Alexander v. International Union of Operating Engineers, AFL-CIO, AFL-CIO

Decision Date25 August 1980
Docket NumberNo. 77-3356,AFL-CIO,77-3356
Parties105 L.R.R.M. (BNA) 2628, 89 Lab.Cas. P 12,260 Mack O'Neal ALEXANDER and William L. Caldwell, Plaintiffs-Appellants, v. INTERNATIONAL UNION OF OPERATING ENGINEERS,, etc. et al., Defendants-Appellees.
CourtU.S. Court of Appeals — Fifth Circuit

Stephen J. Katz, Bastrop, La., George M. Strickler, Jr., New Orleans, La., for plaintiffs-appellants.

Jerry L. Gardner, New Orleans, La., for Local 406.

Dennis M. Angelico, New Orleans, La., for International Union of Operating Engineers.

Appeal from the United States District Court for the Western District of Louisiana.

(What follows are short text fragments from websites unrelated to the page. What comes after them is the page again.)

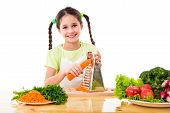 pic of grated radish  - Smiling girl grate the carrots on the table with vegetables - JPG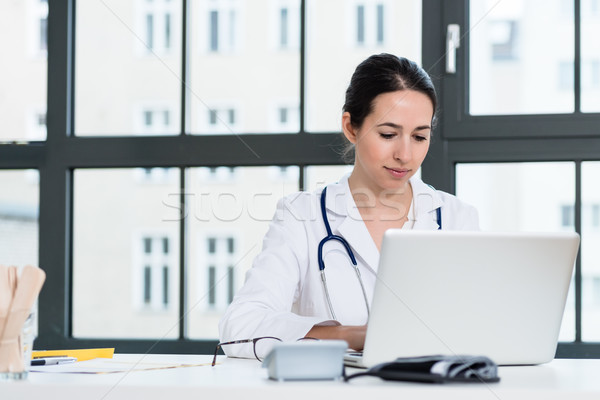 Portrait of young female physician working on laptop in the office Stock photo © Kzenon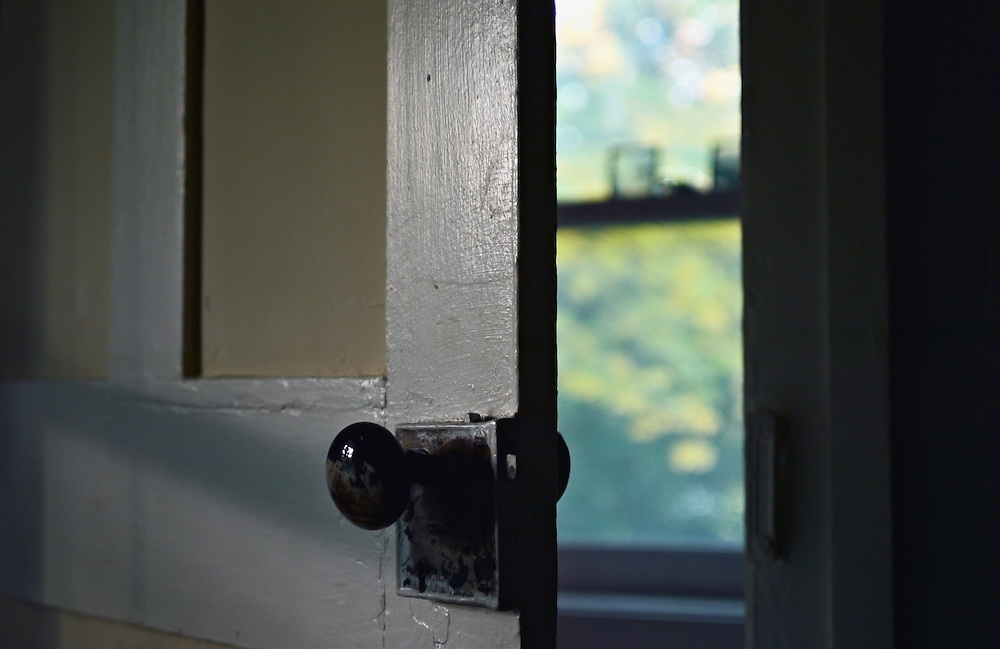 Old wood door and door knob with window behind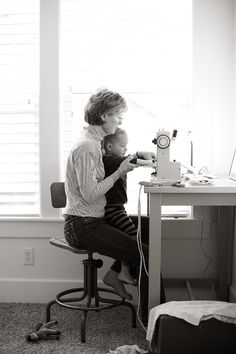 Grandma and granddaughter, sewing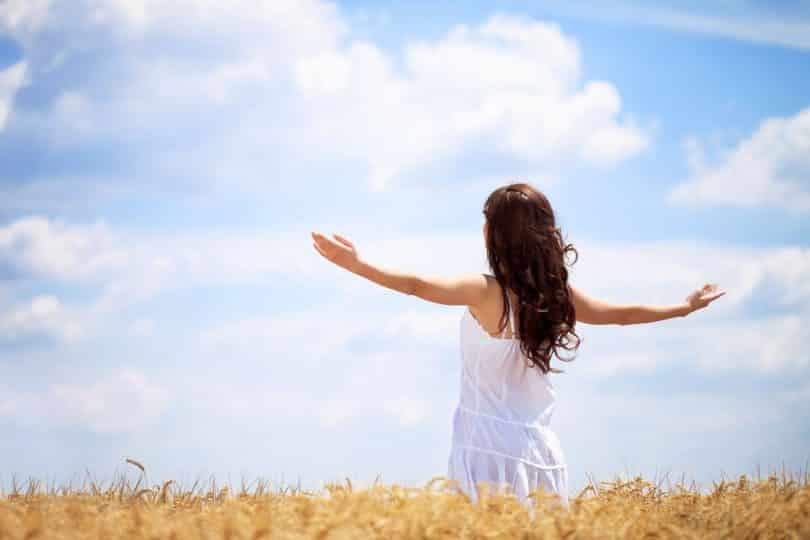 Mulher com os braços abertos e erguidos. Ela está em um campo.
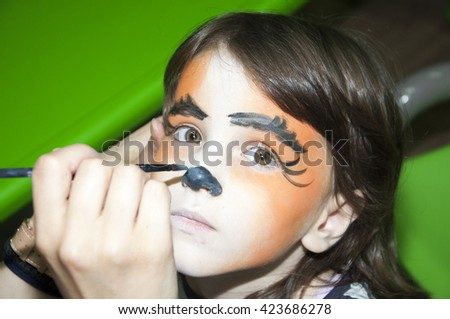 Little girl getting her face painted like a tiger by face painting artist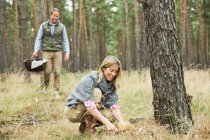 Mid adult couple foraging for mushrooms in forest — Stock Photo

Before CHARLES CLARK, RONEY and HENDERSON, Circuit Judges.

RONEY, Circuit Judge:

A local union's business agent, apparently on direction from the international union's president, signed a binding project agreement on behalf of the local, even though the local's membership had unanimously declined on two prior occasions to participate in the project, and despite the presence of a provision in the parent union's constitution that collective bargaining agreements must be approved by a majority of the affected local. The issue in this case is whether the respective unions' actions created causes of action on behalf of two individual local members against the local and international under section 301 of the Labor Management Relations Act, 29 U.S.C.A. § 185; sections 101(a)(1) and 102 of the Labor-Management Reporting and Disclosure Act, 29 U.S.C.A. §§ 411(a)(1), 412, or the respective unions' duty of fair representation.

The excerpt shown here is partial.